Asked at the time whether he had preserved the fish, Tomkunas said he gave it to his grandfather and it was eaten. A fish and wildlife official wrote in the Facebook post Monday that without the ability to examine the actual fish, no definitive call can be made.
“To maintain the integrity of the state record dataset,” the post said, “we are reversing the initial announcement that this 21.3 pound fish was the new state record white catfish. We apologize for this error.”
Asked Tuesday whether all state record fish (not including catch and release) have included an official examination of the dead fish, Healey said most freshwater fish in the state can be definitively identified by a photo or video.
But channel and white catfish are hard to distinguish, Healey said, and “you need good photos of the correct body parts.”

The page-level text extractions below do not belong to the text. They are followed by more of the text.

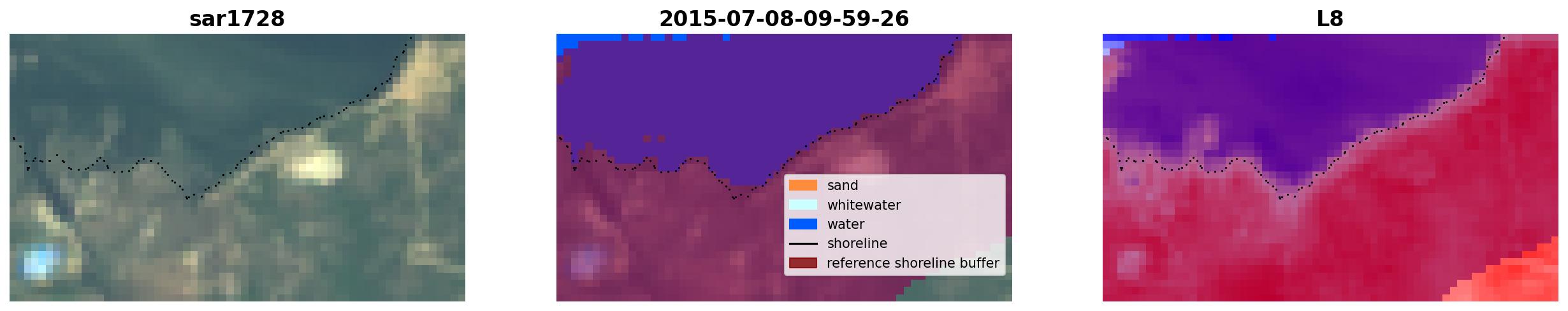 sar1728

2015-07-08-09-59-26

sand
whitewater
water
shoreline
reference shoreline buffer

L8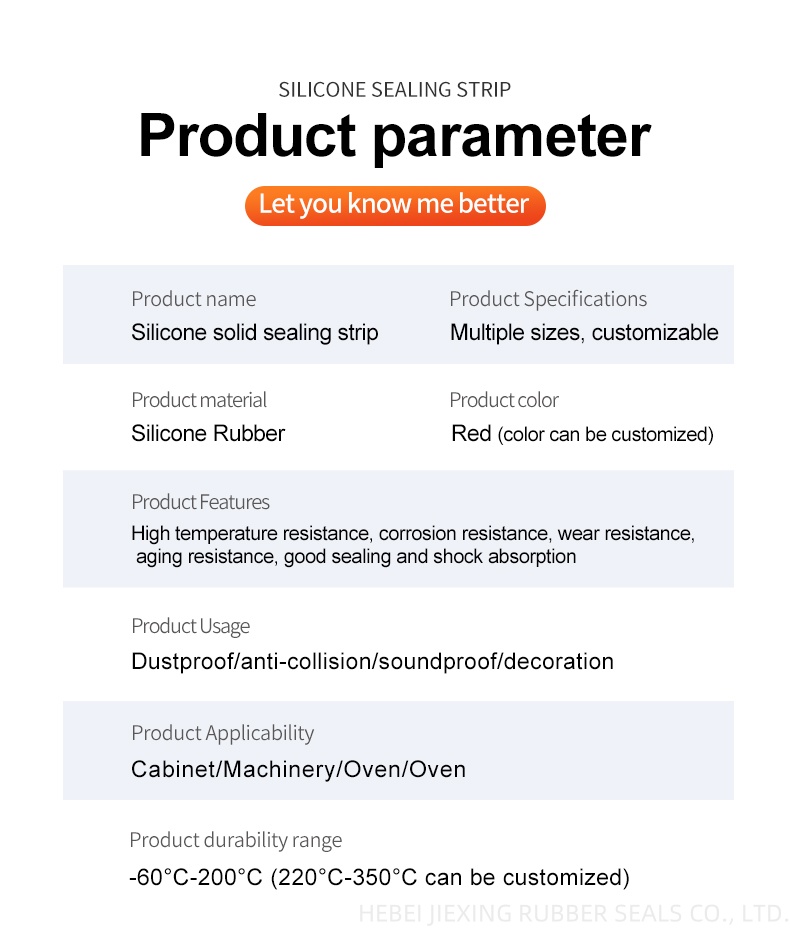 SILICONE SEALING STRIP

Product parameter

Let you know me better

Product name
Silicone solid sealing strip

Product Specifications
Multiple sizes, customizable

Product material
Silicone Rubber

Product color
Red (color can be customized)

Product Features
High temperature resistance, corrosion resistance, wear resistance, aging resistance, good sealing and shock absorption

Product Usage
Dustproof/anti-collision/soundproof/decoration

Product Applicability
Cabinet/Machinery/Oven/Oven

Product durability range
-60°C-200°C (220°C-350°C can be customized)

HEBEI JIEXING RUBBER SEALS CO., LTD.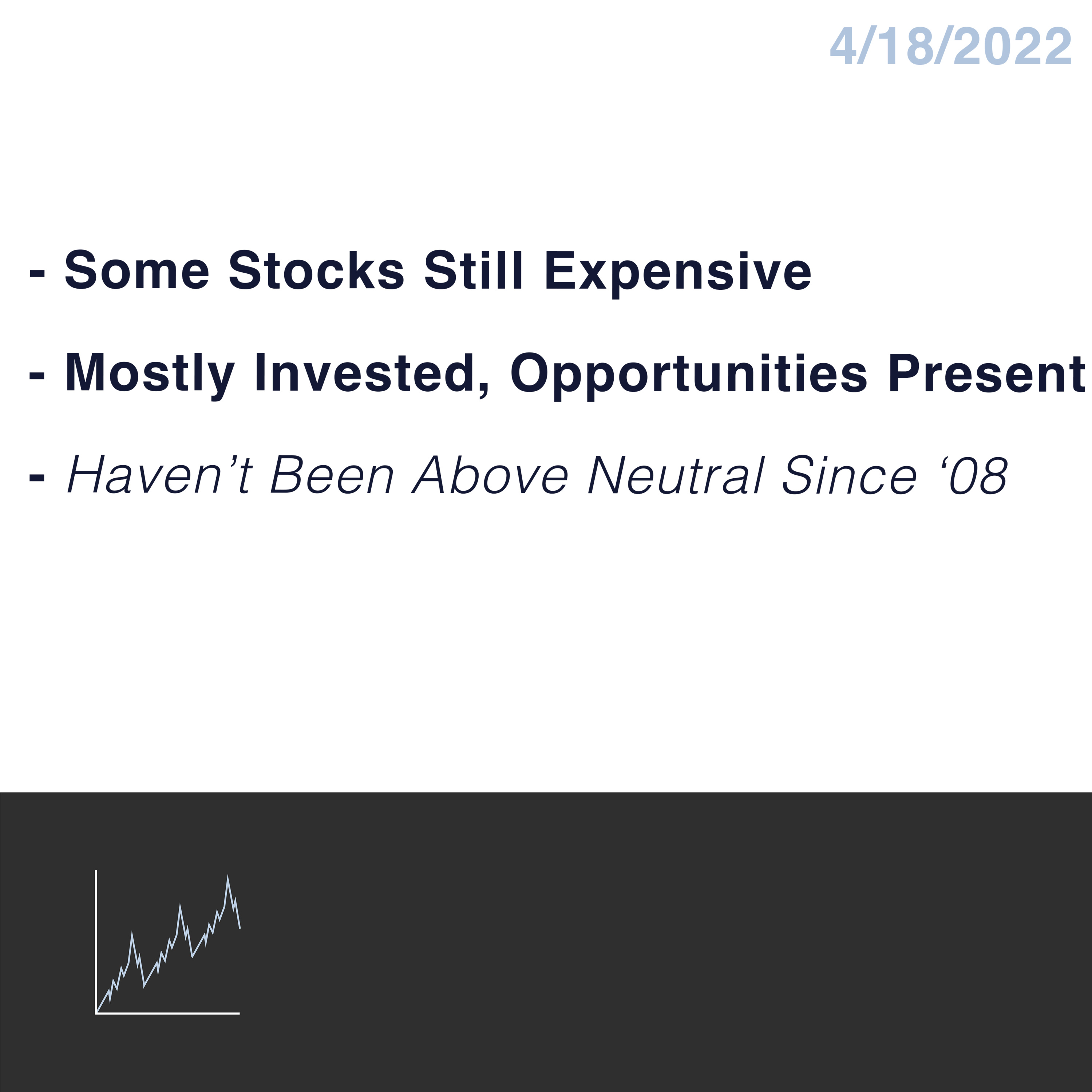 4/18/2022

- Some Stocks Still Expensive

- Mostly Invested, Opportunities Present

- Haven’t Been Above Neutral Since ‘08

The anal fin on white catfish is shorter than on channel catfish and the head and mouth are generally larger and wider than channel catfish, according to a description on DEEP’s website - https://portal.ct.gov/DEEP/Fishing/Freshwater/Freshwater-Fishes-of-Connecticut/White-Catfish.
“Multiple staff reviewed the photos and video, and there was not 100% agreement among the reviewers,” Healey said. “Some leaned toward white catfish, but without the actual body to examine, definitive proof was not possible. The announcement was premature and as such needed to be rescinded.”
Tomkunas, 25, said it’s all “BS” and he will continue to pursue the world record with the International Game Fish Association. He has become a minor celebrity since tales of his catch flashed on news sites around the nation in mid-September. Strangers have stopped to shake his hand, Tomkunas said.
“And now, all of a sudden, poof?” he said.